Lula disse também que a obrigação do país agora é de olhar para Europa, para os Estados Unidos e pedir para que eles tomem iniciativas de acabar com a crise. "Não é voltar a crescer rapidamente, só parar a crise já nos ajuda bastante". O presidente afirmou estar confiante e anunciou que no dia 2 de abril irá a Londres para particpar do G-20, levando as experiências dos projetos (para combater a crise) realizados no Brasil. "Espero que eles façam o mesmo lá", ressaltou.
Na avaliação do presidente, a crise brasileira está "infinitamente" menor do que a crise nos Estados Unidos, na Europa e no Japão. "Estou convencido de que o Brasil sairá dessa crise muito mais fortalecido, muito mais robusto, muito mais competitivo. Tenho desafiado os empresários brasileiros, e tenho dito a eles: se a gente não parar de construir as coisas que estamos construindo, quando essa crise acabar e os Estados Unidos, a Europa, o Japão e a China começarem a comprar, nós sairemos na frente e daremos um salto muito grande no patamar de desenvolvimento do Brasil". (R.R.).
Pacote só depois do carnaval
O programa habitacional do governo federal para a construção de um milhão de casas populares para as famílias que ganham até dez salários mínimos deve ser lançado depois do carnaval. Foi o que prometeu o presidente Luiz Inácio Lula da Silva, durante a visita a uma fazenda de peixes no Recife, na manhã de ontem. "Agora é colocar o bloco na rua, depois do carnaval, certamente. Não vamos competir (com) o nosso bloco de construção, com os blocos de carnaval em Pernambuco, no Rio de Janeiro e em Salvador", afirmou o presidente.
Segundo Lula, o plano está passando pelos seus últimos ajustes antes de ser apresentado à população.

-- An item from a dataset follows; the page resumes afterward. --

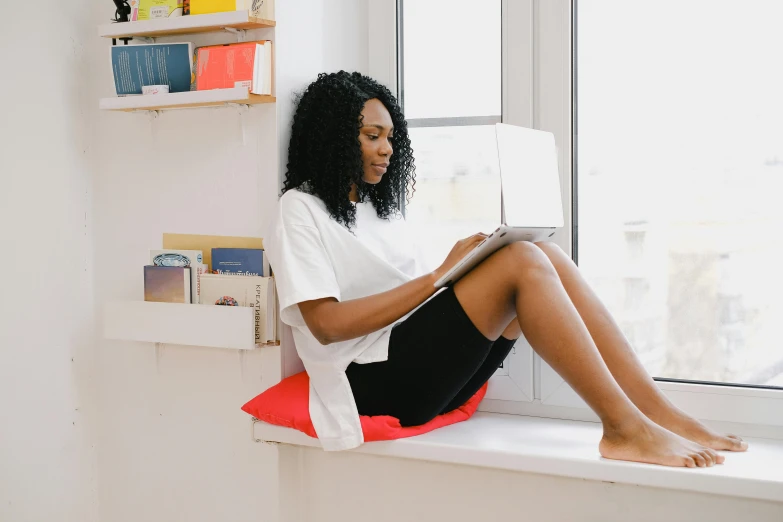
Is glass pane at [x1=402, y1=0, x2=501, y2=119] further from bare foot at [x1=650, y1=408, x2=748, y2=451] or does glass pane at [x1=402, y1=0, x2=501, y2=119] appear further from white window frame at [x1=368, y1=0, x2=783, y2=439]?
bare foot at [x1=650, y1=408, x2=748, y2=451]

Uma das negociações é em relação à ampliação do valor do saque do FGTS para ser empregado na compra da casa própria.
"Nós estamos elevando a possibilidade de saque do Fundo de Garantia, que hoje é de R$ 300 (mil), R$ 350 (mil), para R$ 500 mil para as pessoas poderem comprar suas casas, e eu espero que a gente tenha competência, que as empresas tenham competência, que os governos estadual, municipal e o governo federal tenham competência para construir 1 milhão de casas. Eu acho que o povo precisa, nós temos condições de fazer, temos o projeto, temos a engenharia financeira, temos o dinheiro", declarou .
Levantamento de terrenos - O governador de Pernambuco, Eduardo Campos, disse que o estado está fazendo um levantamento dos terrenos que poderiam abrigar parte dessas casas. Atualmente, cerca de 380 mil famílias pernambucanas não têm onde morar ou vivem em residências precárias. "Estamos neste momento levantando terrenos disponíveis, fazendo contatos com prefeitos para ver terrenos públicos de prefeituras, estamos vendo os nossos, já estamos entrando em contato com as entidades empresariais ligadas à construção civil para que o pacote saindo a gente já esteja com um caminho andado e com as providências que nos cabem tomadas", explicou o governador.
Eduardo ressaltou que o executivo está aguardando a definição de critériosque deverão ser atendidos pelos estados para calcular quanto do déficit habitacional pernambucano poderá ser sanado com o programa do governo. "Haverá fechamento na próxima semana do programa e dos critérios de divisão do programa em função do déficit habitacional por cada estado. Haverá um critério sugerido a cada estado para distribuição dentro do estado. Ou seja, o mesmo critério que será utilizado para distribuição no país será obedecido na hora de distribuir dentro do estado", concluiu.